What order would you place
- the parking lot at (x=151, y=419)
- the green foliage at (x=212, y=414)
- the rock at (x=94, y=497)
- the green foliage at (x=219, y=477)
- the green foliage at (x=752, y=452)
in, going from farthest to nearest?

——————

(ZIEL DER AUFGABE)
Bearbeite bitte die Einträge oben, indem du "green foliage" überall durch "green shrubbery" ersetzt. Alles andere bleibt unverändert.

(ERGEBNIS)
What order would you place
- the parking lot at (x=151, y=419)
- the green shrubbery at (x=212, y=414)
- the rock at (x=94, y=497)
- the green shrubbery at (x=219, y=477)
- the green shrubbery at (x=752, y=452)
in, going from farthest to nearest?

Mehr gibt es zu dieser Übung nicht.